A día de hoy, Luis Eduardo, seguirás siendo para siempre aquel ferviente convencido de que si aún se persigna un suicida antes del salto mortal, si todavía la carne de la soledad se perfuma con flores del mal, si aún no ha domado la bestia el alma del animal, si todavía aletea algún pájaro dulce entre tantas estatuas de sal, es porque, amor, existes… Aquel que sabe que esto tiene solución; que no todo está obsoleto, porque aún queda el esqueleto que no devoró la corrupción. Aquel quien sabiendo que han vendido hasta los sueños al padrino, dice: no importa, porque a la corta habrá de nuevo alguien que sueñe por ahí.

Y seguirás denunciando a los demasiados profetas —profesionales de la libertad— que hacen del aire bandera, pretexto inútil para respirar. Y pedirás a la mujer sacar fuerzas de flaqueza, balas de belleza de la imaginación... Curioso, como te definiste, continuarás siendo libre, sin miedo de proclamar esa locura entre luces simples y ruidosas de nuevos conversos, propietarios de las más altas virtudes.

Te duele tanto envejecer, porque puede que esto de vivir consista en disfrazarse de veleta y girar según sople el viento; de celebrar el triunfo de las estrategias sobre la caducidad del sentimiento y coronar las cumbres más resplandecientes, donde el águila es experta en alpinismo; de especular con el honor como la causa justa más preciada del mejor cinismo... Dejálos, Luis Eduardo, que invadan los vacíos que dejaron los santones que ocupaban los altares; que se llenen las barrigas con el fruto que comieron, insaciablemente, en otros huertos; que levanten podios a sí mismos sobre el mármol que sepulta su currículum de muertos.

Son tiranos que se disfrazan de patriotas salvadores… Reptiles al acecho de la presa, negociando en cada mesa ideologías de ocasión. Siguen todos las vías que conduzcan a la cumbre, locos por que nos deslumbre su parásita ambición. Antes iban de profetas y ahora el éxito es su meta; mercaderes, traficantes… Más que nausea, dan tristeza; no rozaron ni un instante la belleza... Son esos, Luis Eduardo, los que nos hablaron de futuros fraternales, solidarios, donde todo lo falsario acabaría en el pilón.
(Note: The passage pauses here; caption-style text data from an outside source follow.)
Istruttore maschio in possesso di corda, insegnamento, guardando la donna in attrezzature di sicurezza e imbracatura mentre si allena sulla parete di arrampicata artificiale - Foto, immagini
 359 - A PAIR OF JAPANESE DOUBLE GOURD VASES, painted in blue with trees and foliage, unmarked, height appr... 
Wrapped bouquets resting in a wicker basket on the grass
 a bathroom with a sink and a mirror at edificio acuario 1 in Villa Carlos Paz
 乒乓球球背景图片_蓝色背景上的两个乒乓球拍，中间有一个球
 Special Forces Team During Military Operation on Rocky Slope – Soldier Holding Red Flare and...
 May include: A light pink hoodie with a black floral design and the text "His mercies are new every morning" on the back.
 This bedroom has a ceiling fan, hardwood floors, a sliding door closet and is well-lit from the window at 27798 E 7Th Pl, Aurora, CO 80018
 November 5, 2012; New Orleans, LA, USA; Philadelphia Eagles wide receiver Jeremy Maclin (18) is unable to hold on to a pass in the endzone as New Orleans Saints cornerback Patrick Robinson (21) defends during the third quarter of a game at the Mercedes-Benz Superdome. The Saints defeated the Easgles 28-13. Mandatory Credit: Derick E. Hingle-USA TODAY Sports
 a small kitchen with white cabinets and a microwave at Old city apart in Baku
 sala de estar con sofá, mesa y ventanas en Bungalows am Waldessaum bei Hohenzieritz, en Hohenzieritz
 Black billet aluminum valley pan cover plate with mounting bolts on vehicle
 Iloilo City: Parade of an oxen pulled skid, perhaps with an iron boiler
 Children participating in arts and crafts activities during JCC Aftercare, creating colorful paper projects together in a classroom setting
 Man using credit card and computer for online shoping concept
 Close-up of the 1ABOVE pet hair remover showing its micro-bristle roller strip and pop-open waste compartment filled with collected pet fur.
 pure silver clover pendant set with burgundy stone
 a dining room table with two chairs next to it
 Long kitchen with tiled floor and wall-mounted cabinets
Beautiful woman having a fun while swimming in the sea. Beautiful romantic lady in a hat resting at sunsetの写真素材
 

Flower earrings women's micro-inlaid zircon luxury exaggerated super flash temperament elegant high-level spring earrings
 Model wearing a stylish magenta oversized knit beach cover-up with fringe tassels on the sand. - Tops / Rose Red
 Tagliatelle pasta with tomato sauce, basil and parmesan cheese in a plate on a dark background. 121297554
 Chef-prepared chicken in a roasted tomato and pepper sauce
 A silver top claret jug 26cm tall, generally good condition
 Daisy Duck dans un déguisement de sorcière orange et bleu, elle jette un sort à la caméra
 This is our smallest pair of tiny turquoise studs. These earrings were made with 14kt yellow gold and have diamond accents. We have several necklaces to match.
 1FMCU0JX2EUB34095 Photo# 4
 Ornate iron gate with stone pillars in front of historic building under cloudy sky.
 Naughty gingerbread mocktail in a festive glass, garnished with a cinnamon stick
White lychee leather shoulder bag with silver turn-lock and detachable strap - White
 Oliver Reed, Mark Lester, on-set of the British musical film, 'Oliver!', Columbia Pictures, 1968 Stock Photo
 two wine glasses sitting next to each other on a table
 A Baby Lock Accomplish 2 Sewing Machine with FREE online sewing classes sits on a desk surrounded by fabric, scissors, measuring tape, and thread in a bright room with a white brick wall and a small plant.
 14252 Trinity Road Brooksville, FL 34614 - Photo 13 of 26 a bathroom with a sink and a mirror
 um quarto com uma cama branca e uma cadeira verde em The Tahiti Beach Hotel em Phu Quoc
Y ahora que no existe el muro, ya no somos tan iguales: tanto vendes, tanto vales… ¡Viva la revolución!

Nunca pretendiste, Aute, fortalezas ni fortuna. Un sueño soñaste: entre un mar de girasoles, encontrar tu giraluna que velara y desvelara, cada noche, la otra cara de la luna... Ni la mano del rey Midas ni la piedra del poder filosofal, te sedujeron… Abrazá, querido, ese tu giraluna con tu corazón infartado de amor y disfrutá su belleza que deslumbra, que alumbra… Mientras, acá, seguiremos buscando con esa luz el lugar perdido donde habrá rosas en el mar. Seguro está en Albanta.